La banalità del bene mi fa diventare cattivo

A Natale bisogna essere più buoni ma ci sono libri che sembrano fatti apposta per farci diventare più cattivi. C’è posta per Dio (Piemme) mette in fila una serie di letterine indirizzate a Nostro Signore che farebbero perdere la pazienza a un santo. I mittenti sono, come recita il sottotitolo, «protagonisti della vita italiana». Facciamo finta che Alessandro Meluzzi sia un protagonista della vita italiana: non è questo il problema. Meluzzi merita anzi la nostra simpatia, dichiarando di essersi convertito e ritirato in uno stravagante monastero un po’ cattolico un po’ new age sulle colline del Monferrato. Facciamo finta che il curatore Francesco Antonioli creda davvero a ciò che ha scritto nell’introduzione: «La cinquantina di contributi che leggerete sono tutti di spessore». Dev’essergli sfuggito quello di Dario Vergassola, consistente (per fortuna) in due sole righe di testo: «Dio? Ho provato a chiamarlo più volte, ma è sempre occupato». Quando parlano dell’Altissimo i cabarettisti non fanno ridere, in compenso ci riescono gli intellettuali impegnati.
Nando Dalla Chiesa racconta del suo maldestro tentativo di avvicinamento alla religione. Il giorno che decise di confrontarsi con l’Eterno si diresse verso la chiesa di fronte alla Statale di Milano. Spinse la porta, la porta era chiusa, smise di spingere e nello stesso tempo smise di cercare Dio. Si vede che era troppa fatica riprovarci dopo la pausa pranzo. Giovanni Filoramo è uno storico del cristianesimo con una lunga bibliografia di volumoni editi da Laterza, Einaudi e Morcelliana. Per mandare in cenere la credibilità di migliaia di sudate pagine bastano due paginette farcite di facezie. La sua lettera è indirizzata a «Dio (o chi per Lui/Lei)» e comincia così: «Gentile Signore/Signora». Il resto di conseguenza. Lidia Ravera coglie l’occasione per ribadire il suo ateismo: «Non credo nella vita eterna. Siamo tutte scimmie civilizzate». La frase dimostra che il pensiero della scrittrice torinese ha avuto una certa evoluzione. Qualche anno fa secondo lei eravamo dei porci, con le ali ma pur sempre porci: la trasformazione in scimmie è indubbiamente un passo in avanti, se non verso il divino almeno verso l’umano.

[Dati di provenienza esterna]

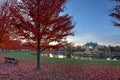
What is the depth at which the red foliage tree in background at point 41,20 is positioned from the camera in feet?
60.7

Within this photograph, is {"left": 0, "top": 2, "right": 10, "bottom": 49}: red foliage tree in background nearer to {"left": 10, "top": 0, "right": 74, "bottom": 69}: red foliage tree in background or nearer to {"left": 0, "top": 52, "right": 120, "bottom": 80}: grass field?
{"left": 0, "top": 52, "right": 120, "bottom": 80}: grass field

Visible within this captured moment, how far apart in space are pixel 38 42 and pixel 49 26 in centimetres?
167

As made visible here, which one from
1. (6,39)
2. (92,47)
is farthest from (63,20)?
(92,47)

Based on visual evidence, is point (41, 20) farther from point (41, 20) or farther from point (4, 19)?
point (4, 19)

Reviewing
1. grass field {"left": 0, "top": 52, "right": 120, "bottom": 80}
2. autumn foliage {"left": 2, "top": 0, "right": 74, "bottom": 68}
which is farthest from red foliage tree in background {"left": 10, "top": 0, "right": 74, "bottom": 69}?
grass field {"left": 0, "top": 52, "right": 120, "bottom": 80}

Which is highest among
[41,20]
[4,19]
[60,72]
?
[4,19]

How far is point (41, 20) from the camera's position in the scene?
60.5ft

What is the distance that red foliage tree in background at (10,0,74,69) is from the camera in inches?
729

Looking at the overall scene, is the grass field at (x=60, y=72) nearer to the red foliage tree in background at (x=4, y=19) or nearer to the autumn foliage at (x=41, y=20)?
the autumn foliage at (x=41, y=20)

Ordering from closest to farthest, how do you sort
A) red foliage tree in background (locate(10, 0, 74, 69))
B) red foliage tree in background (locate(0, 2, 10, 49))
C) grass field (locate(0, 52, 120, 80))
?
grass field (locate(0, 52, 120, 80)) < red foliage tree in background (locate(10, 0, 74, 69)) < red foliage tree in background (locate(0, 2, 10, 49))

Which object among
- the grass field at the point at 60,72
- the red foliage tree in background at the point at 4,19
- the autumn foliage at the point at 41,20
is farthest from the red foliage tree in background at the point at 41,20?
the red foliage tree in background at the point at 4,19

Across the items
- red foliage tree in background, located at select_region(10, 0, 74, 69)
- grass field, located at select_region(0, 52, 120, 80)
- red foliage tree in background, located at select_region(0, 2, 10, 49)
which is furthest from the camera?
red foliage tree in background, located at select_region(0, 2, 10, 49)

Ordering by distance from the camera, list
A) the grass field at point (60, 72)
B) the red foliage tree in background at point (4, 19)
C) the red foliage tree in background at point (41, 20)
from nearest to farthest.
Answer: the grass field at point (60, 72) → the red foliage tree in background at point (41, 20) → the red foliage tree in background at point (4, 19)

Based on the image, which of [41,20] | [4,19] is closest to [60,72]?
[41,20]
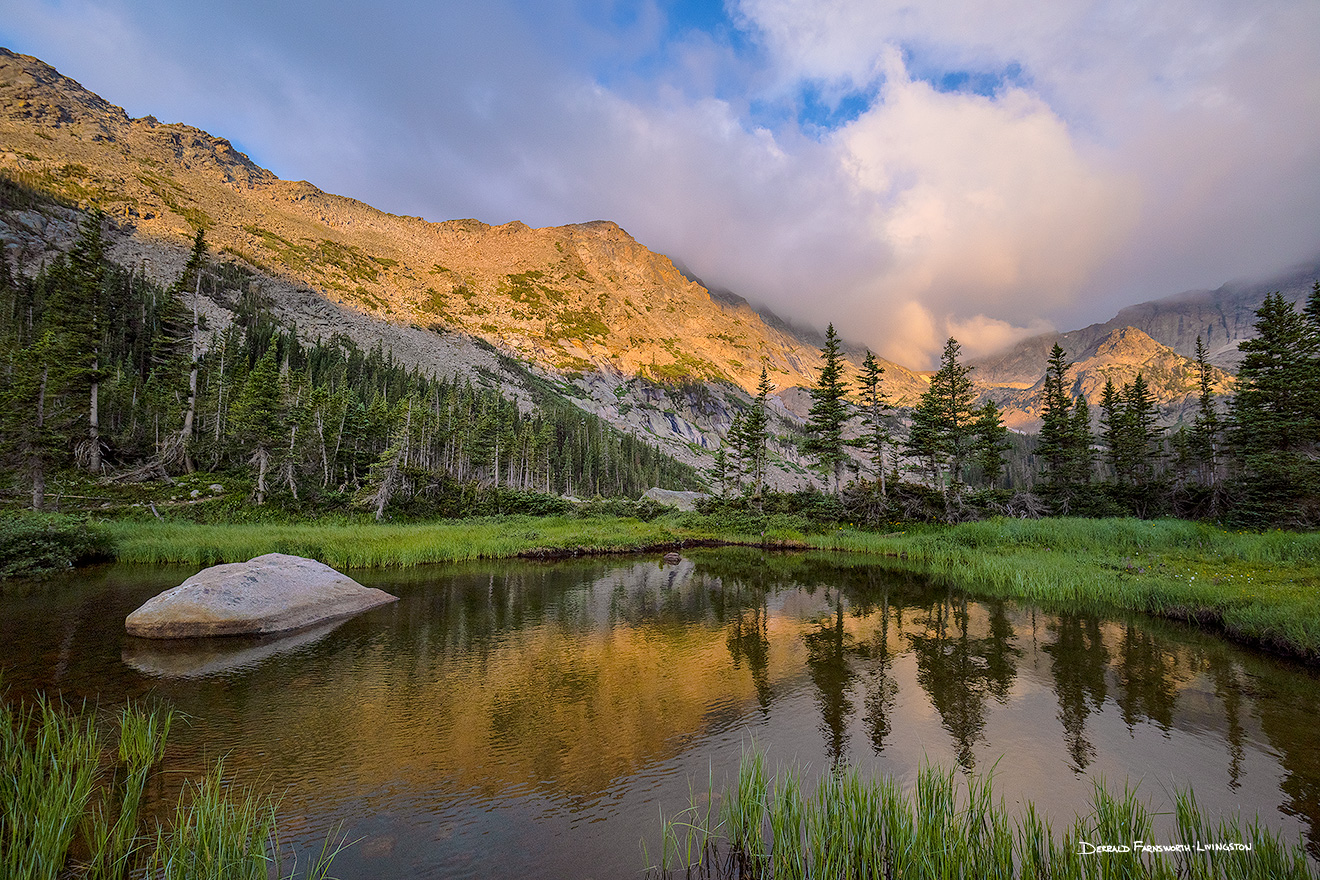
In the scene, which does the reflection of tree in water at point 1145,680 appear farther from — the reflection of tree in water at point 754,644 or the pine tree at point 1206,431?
the pine tree at point 1206,431

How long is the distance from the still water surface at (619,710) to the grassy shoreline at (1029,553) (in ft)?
4.88

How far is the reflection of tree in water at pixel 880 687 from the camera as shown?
8.84m

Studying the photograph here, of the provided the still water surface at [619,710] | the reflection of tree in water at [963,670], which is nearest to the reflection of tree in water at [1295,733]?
the still water surface at [619,710]

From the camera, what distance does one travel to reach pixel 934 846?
466 centimetres

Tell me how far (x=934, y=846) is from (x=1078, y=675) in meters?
9.98

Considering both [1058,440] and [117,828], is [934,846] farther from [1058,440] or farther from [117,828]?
[1058,440]

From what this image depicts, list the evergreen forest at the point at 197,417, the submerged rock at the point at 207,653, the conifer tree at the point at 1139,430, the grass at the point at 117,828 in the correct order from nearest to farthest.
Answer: the grass at the point at 117,828 → the submerged rock at the point at 207,653 → the evergreen forest at the point at 197,417 → the conifer tree at the point at 1139,430

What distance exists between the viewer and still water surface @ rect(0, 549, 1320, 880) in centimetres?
624

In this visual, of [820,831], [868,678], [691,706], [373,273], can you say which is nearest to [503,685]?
[691,706]

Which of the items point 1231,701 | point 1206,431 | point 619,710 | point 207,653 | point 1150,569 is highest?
point 1206,431

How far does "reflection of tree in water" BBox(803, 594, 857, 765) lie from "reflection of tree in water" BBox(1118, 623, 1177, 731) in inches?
198

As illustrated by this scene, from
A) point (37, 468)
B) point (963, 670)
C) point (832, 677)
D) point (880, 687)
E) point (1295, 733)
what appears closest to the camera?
point (1295, 733)

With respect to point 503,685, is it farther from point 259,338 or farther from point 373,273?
point 373,273

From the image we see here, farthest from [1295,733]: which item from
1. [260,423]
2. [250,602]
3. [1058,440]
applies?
[260,423]
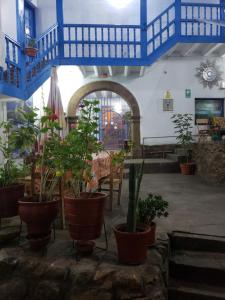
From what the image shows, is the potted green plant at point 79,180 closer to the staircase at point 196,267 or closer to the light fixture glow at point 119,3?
the staircase at point 196,267

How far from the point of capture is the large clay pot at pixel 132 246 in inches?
89.0

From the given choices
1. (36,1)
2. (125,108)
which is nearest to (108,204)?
(36,1)

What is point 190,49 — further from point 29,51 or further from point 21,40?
point 21,40

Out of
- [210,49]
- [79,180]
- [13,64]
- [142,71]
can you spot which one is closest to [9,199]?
[79,180]

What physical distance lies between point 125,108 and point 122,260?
10231 millimetres

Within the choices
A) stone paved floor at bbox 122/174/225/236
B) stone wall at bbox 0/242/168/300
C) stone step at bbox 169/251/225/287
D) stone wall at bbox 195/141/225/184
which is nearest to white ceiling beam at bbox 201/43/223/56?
stone wall at bbox 195/141/225/184

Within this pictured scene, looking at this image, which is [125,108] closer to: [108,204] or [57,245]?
[108,204]

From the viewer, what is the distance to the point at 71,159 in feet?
7.95

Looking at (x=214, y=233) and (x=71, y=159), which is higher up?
(x=71, y=159)

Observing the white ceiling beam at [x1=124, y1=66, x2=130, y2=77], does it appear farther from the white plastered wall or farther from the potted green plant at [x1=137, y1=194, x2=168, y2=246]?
the potted green plant at [x1=137, y1=194, x2=168, y2=246]

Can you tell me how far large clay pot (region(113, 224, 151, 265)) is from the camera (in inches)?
89.0

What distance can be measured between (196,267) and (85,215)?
1.14 meters

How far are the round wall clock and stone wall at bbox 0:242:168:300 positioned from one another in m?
7.34

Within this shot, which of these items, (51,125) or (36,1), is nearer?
(51,125)
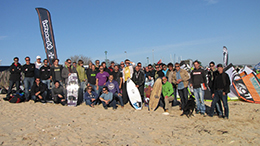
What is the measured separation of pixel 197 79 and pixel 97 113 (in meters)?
3.67

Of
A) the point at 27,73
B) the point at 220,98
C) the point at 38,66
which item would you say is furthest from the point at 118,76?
the point at 220,98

Fabrizio Rondolino si dichiara pagano, forse spera di pubblicare con Adelphi. Dovendo compiacere l’esoterico Calasso si lancia in affermazioni destituite di qualsiasi fondamento: «La rappresentazione astratta di Dio tende a cancellare anche sul piano simbolico il principio di tolleranza di un mondo plurale». Il mondo plurale, come lo chiama lui, è il mondo precristiano che aveva per regole il sacrificio umano e la schiavitù.
Franco Cardini nella lettera confessa di credere in Dio senza troppa convinzione, di sentirsi svantaggiato rispetto a ebrei e maomettani per l’obbligo cristiano di riconoscere la divinità di Gesù, di essere perfino un po’ ateo «come quasi tutti i cattolici del XXI secolo». Dopo Cardini entriamo in pieno Islam. Mahmoud Srour, assessore musulman-mastelliano della Regione Abruzzo, scrivendo che «presunti musulmani trasgredendo al Tuo insegnamento e a quello del Tuo profeta hanno dichiarato guerra ad altri figli di Abramo», dimostra di non conoscere il Corano, che invece è pieno di incitamenti alla guerra santa.

Rula Jebreal, la bella saracena di La Sette, quando scrive che «le tre religioni del Libro dicono le stesse cose» rivela di non avere la minima idea di che cosa contengano due volumi di una certa diffusione, reperibili nelle migliori librerie, intitolati Antico Testamento e Vangelo. Prima di scrivere a Dio, sarebbe meglio dargli un’occhiata.